Does this section apply to us?
This section applies if you are a UK competent authority currently processing personal data for law enforcement purposes under Part 3 of the Data Protection Act 2018.
If you are not a competent authority, or if you are processing personal data for non-law enforcement purposes (eg HR records), this section does not apply.
For further information, see our Guide to law enforcement processing.
How can we prepare?
- The first thing to do is to take stock. Understand your international flows of personal data for law enforcement purposes, especially with your law enforcement partners in the EU.
- Discuss with your partners in the EU whether they need you to put any additional safeguards in place to permit you to receive transfers from the EU into the UK. The sender is likely to be able to consider relying on local law enforcement processing provisions, which should permit transfers under (a) a contract or other legally binding instrument containing appropriate safeguards, or (b) the sending controller’s own assessment that appropriate safeguards are in place (taking into account the safeguards in the DPA 2018).
- Update your processing record, privacy notice and logs with details of transfers to law enforcement partners in EU member states. The UK government has confirmed transitional adequacy provisions will allow transfers to the EU and Gibraltar for law enforcement purposes to continue, but you should review our guidance on international transfers under the law enforcement processing regime. If you are making any transfers of personal data for law enforcement purposes to EU recipients who are not relevant authorities, you will need to start notifying the ICO from exit day (section 77(7)).

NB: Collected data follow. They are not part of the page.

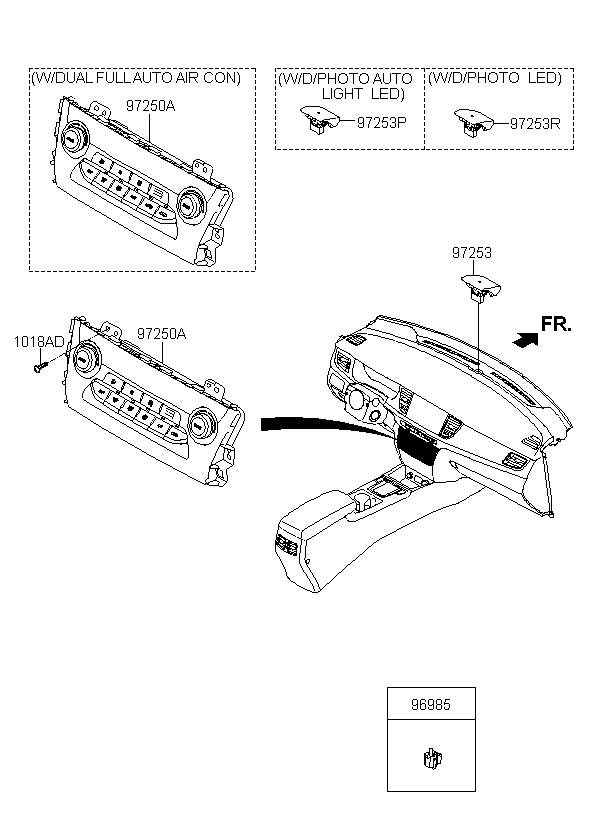 (W/DUAL FULL AUTO AIR CON)
97250A

(W/D/PHOTO AUTO LIGHT LED)
97253P

(W/D/PHOTO LED)
97253R

97253

FR.

1018AD
97250A

96985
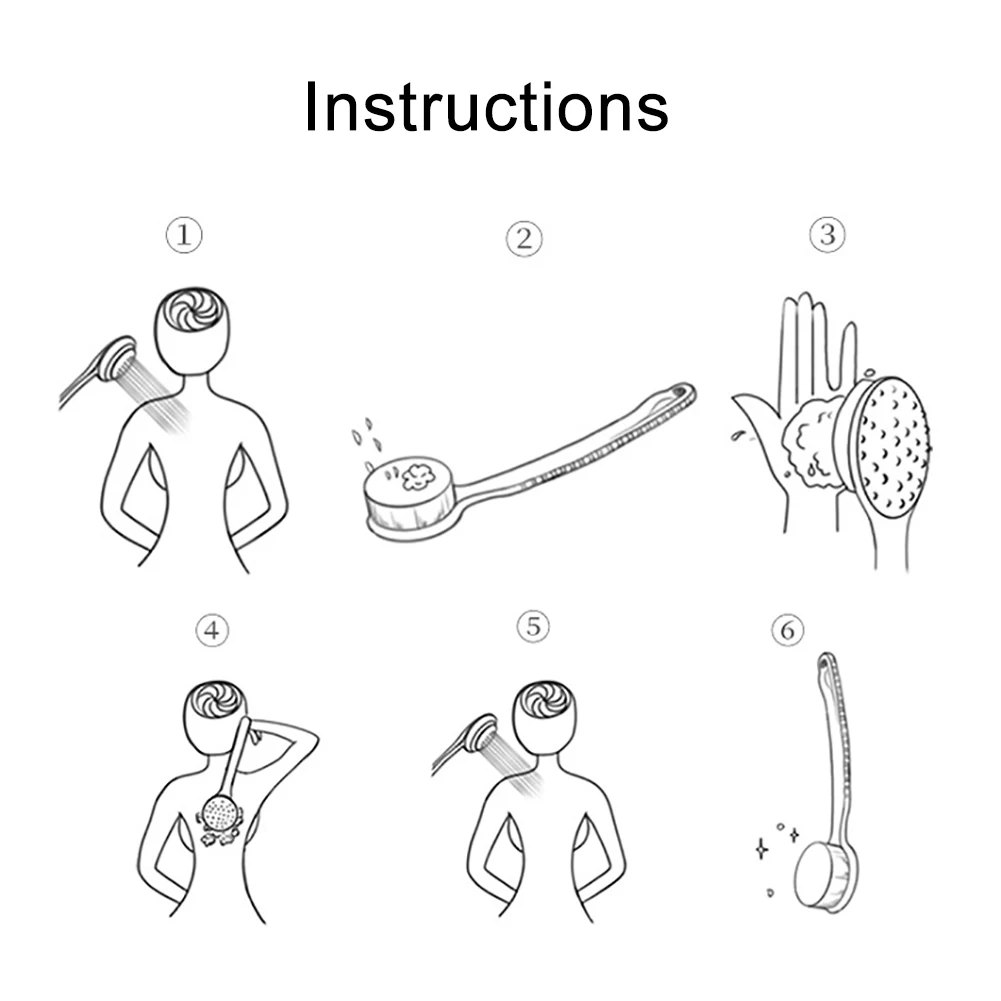 Instructions

①

②

③

④

⑤

⑥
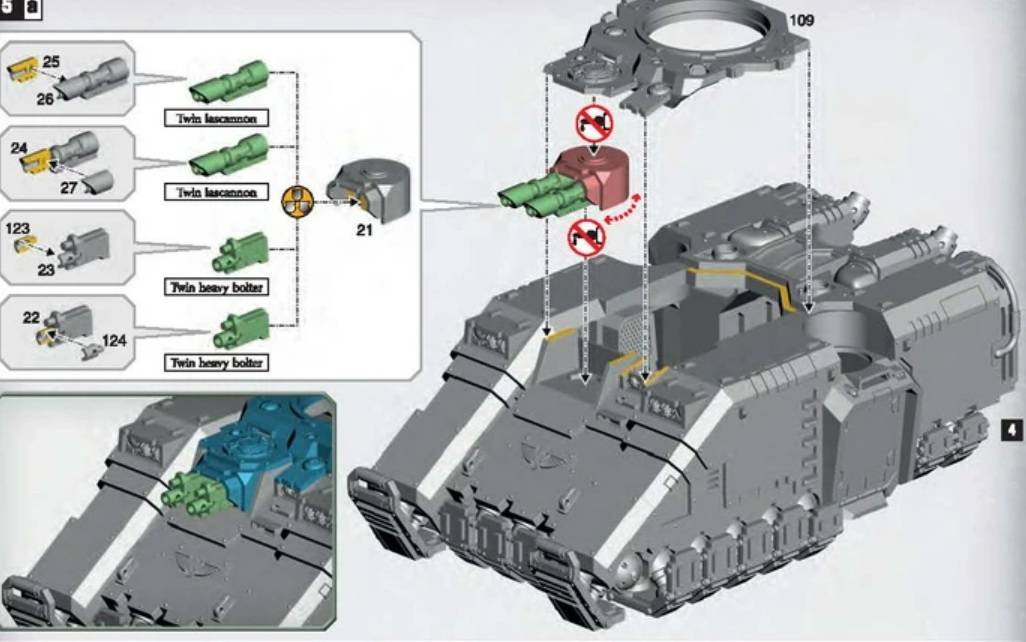 5 a

25
26
Twin lascannon

24
27
Twin lascannon

123
23
Twin heavy bolter

22
124
Twin heavy bolter

21

109

4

How will the law enforcement regime change?
Part 3 of the Data Protection Act 2018 brings the EU Law Enforcement Directive EU2016/680 into UK law. This complements the GDPR and sets out requirements for processing personal data for criminal law enforcement purposes. Part 3 of the Data Protection Act 2018 will continue to be law after exit date, with some specific amendments to the transfer provisions to reflect that the UK is no longer an EU member state.
Most of your obligations will not be affected. The two key areas to consider are:
- transferring personal data out of the UK (sections 73 and 74); and
- receiving personal data from the EU into the UK.
How can we transfer data out of the UK?
On exit date, the EU member states will become third countries under Part 3. This means the rules on international transfers for law enforcement purposes will apply to transfers from the UK to the EU.
The general rule is that you can still transfer personal data to your partner law enforcement authorities in third countries (including EU member states) if the transfer is necessary for law enforcement purposes and the transfer is covered by a UK adequacy decision or an appropriate safeguard, or special circumstances (ie an exemption) applies. You can also transfer personal data to other recipients (who are not relevant authorities) if you meet some additional conditions and notify the ICO. For full details, read the international transfers section of our Guide to Law Enforcement Processing.
The UK government has confirmed that there will be transitional provisions to permit transfers to EU member states and Gibraltar for law enforcement purposes on the basis of new UK adequacy regulations. (For law enforcement purposes, this will not extend to EEA countries outside the EU, where you should continue to consider other safeguards).
The position on transfers to countries outside the EU will remain the same, and you can continue to follow our existing guidance.
How can we maintain transfers from the EU into the UK?
Other EU member states will have similar laws in place that also implement the Law Enforcement Directive. Once we leave the EU, the UK will become a third country and rules on international transfers will apply to transfers to the UK.
The European Commission and EU member states will need to make decisions regarding transfers of personal data to the UK for law enforcement purposes. If the EU Commission makes a formal ‘adequacy decision’ under the Law Enforcement Directive that the UK regime offers an adequate level of protection, there will be no need for specific additional safeguards. However, if we leave the EU without a deal, there will not yet be such a decision in place.
This means the sender will need to ensure ‘appropriate safeguards’ are in place under the national law in their member state. The likely options are:
- a contract or other legally binding instrument containing appropriate safeguards; or
- the sender’s own assessment that appropriate safeguards exist. The sender can take into account the ongoing protection provided by the DPA 2018 itself when assessing appropriate safeguards.